Dukane Corp. is unveiling two new vibration welders that reportedly handle a wider range of tooling with high reliability and shorter weld times. The mid-size VWB3500 (965 x 455 mm) and the larger model VWB3700 (1320 x 610 mm) are aimed at glass-filled resins and engineering plastics. Dukane says the electromagnetic vibration heads are extremely durable and require no lubrication because they have no bearing surfaces. Shorter weld times are achieved by optimizing the heads to accommodate heavy tooling at high frequencies.

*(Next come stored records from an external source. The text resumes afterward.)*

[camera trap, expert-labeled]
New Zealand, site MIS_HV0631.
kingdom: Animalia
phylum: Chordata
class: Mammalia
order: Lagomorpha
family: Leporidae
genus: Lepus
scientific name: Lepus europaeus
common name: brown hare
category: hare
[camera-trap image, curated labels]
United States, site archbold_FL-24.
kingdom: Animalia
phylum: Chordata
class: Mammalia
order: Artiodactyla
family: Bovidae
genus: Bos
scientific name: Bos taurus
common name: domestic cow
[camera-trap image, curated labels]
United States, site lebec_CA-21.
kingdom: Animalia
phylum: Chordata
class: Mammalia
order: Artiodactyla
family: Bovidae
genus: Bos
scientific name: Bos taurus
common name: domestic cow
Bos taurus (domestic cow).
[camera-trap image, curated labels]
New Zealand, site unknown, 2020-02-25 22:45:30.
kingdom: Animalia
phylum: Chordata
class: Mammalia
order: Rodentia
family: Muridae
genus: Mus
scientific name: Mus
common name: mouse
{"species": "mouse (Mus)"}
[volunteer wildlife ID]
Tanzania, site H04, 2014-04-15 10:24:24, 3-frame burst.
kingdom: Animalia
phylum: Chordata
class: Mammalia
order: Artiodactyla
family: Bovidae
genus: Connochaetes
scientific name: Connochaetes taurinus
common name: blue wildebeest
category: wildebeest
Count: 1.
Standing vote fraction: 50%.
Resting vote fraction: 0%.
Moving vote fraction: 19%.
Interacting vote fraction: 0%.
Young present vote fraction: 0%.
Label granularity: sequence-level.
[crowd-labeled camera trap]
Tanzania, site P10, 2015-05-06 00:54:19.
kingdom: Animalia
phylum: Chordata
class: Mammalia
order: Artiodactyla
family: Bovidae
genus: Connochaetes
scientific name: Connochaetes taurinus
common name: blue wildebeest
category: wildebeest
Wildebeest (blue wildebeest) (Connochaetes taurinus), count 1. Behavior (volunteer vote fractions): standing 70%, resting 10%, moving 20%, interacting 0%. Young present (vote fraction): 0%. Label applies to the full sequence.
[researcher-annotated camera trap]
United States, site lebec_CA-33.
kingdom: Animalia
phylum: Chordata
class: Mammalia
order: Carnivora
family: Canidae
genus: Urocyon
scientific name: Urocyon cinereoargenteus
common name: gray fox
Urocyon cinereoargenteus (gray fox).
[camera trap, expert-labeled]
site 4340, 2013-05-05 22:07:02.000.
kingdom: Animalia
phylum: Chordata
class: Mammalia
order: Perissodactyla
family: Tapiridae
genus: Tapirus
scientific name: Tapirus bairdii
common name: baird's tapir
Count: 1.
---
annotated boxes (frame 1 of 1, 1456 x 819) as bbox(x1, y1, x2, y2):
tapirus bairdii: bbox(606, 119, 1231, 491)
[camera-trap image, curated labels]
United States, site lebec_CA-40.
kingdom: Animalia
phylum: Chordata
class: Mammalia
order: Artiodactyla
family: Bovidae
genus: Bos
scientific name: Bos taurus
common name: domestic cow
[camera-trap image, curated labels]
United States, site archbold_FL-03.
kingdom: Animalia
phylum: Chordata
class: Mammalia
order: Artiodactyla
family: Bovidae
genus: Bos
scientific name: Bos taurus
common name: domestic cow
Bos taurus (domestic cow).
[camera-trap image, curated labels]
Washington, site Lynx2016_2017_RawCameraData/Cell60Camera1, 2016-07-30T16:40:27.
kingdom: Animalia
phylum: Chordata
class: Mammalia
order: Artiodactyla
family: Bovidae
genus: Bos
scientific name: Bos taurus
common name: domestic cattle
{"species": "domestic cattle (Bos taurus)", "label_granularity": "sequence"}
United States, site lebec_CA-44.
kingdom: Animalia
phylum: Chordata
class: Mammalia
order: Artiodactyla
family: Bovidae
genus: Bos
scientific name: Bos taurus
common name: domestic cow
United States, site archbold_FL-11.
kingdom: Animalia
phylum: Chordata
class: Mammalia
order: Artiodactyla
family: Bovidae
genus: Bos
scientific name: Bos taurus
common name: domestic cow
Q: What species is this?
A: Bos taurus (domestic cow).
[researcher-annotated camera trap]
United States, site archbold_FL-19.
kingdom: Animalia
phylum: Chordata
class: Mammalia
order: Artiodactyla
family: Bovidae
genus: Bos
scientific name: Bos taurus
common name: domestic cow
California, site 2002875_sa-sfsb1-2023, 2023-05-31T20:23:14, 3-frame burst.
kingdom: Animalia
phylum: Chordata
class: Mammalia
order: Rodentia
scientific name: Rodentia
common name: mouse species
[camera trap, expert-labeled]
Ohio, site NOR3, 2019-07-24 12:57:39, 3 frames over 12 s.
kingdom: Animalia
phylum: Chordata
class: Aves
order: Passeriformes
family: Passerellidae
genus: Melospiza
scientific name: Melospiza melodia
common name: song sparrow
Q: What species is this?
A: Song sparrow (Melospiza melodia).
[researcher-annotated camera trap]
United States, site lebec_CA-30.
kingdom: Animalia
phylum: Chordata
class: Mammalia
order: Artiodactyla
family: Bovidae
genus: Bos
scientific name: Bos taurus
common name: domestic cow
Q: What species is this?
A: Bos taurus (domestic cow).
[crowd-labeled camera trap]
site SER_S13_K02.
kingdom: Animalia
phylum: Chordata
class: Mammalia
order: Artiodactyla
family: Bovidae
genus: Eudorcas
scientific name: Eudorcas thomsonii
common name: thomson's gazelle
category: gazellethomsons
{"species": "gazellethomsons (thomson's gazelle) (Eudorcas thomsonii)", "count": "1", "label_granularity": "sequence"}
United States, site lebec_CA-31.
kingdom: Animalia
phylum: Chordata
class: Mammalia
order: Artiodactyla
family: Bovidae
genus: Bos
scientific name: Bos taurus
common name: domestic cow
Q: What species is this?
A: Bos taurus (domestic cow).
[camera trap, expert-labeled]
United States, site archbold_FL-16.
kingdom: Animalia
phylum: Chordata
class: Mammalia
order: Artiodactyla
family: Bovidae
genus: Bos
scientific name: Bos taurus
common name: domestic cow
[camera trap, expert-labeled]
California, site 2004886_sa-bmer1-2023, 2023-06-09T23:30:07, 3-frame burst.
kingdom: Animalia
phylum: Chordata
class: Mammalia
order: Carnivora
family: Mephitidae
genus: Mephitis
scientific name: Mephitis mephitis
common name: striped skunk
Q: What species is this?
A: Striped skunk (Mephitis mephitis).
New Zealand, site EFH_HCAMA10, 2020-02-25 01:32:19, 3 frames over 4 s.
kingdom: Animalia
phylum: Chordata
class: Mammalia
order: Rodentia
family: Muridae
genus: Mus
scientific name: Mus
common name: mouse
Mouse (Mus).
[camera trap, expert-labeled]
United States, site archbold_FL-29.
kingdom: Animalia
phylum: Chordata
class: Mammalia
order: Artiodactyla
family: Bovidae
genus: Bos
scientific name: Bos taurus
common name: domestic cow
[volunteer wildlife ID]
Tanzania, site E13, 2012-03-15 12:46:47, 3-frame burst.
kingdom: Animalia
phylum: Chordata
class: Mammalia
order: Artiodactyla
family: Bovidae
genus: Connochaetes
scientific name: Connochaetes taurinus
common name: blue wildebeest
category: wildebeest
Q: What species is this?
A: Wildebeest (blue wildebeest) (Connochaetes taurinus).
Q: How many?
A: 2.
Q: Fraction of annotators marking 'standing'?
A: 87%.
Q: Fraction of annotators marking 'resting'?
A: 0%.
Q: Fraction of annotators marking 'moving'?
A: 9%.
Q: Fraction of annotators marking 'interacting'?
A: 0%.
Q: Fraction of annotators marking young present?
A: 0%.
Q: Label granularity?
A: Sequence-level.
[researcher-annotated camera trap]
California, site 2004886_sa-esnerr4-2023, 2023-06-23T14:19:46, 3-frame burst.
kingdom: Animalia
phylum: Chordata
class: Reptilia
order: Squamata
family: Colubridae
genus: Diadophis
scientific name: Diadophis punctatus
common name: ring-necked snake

The vibration welders feature rigid construction—including a four-rail lift-slide assembly and a lift table framed with rectangular steel tubes—which allows efficient transmission of vibration to the parts. Unitized construction makes the welders easier to install and move compared with units having separate sound enclosures that require on-site assembly. Tom Kirkland, Dukane business unit manager, says the machines are priced in the low- to mid-range level but include upscale features such as convenience outlets, interior work light, and a pre-wired valve manifold block.
Advanced heat staking
Sonitek has launched the Spectrum Slim-Line series of heat-staking systems. A compact and rigid actuator is suited to benchtop manual operations as well as semi-automated and fully automated systems. New features in the Spectrum line of thrusters include integrated hydraulic speed controls, post-cooling manifolds, built-in pneumatic controls, and micro-adjustable positive stops.
The Spectrum actuators allow staking by depth or force and include additional operational modes for preheating, tamping, and secondary cold staking. More demanding end users also have the option of total SPC control.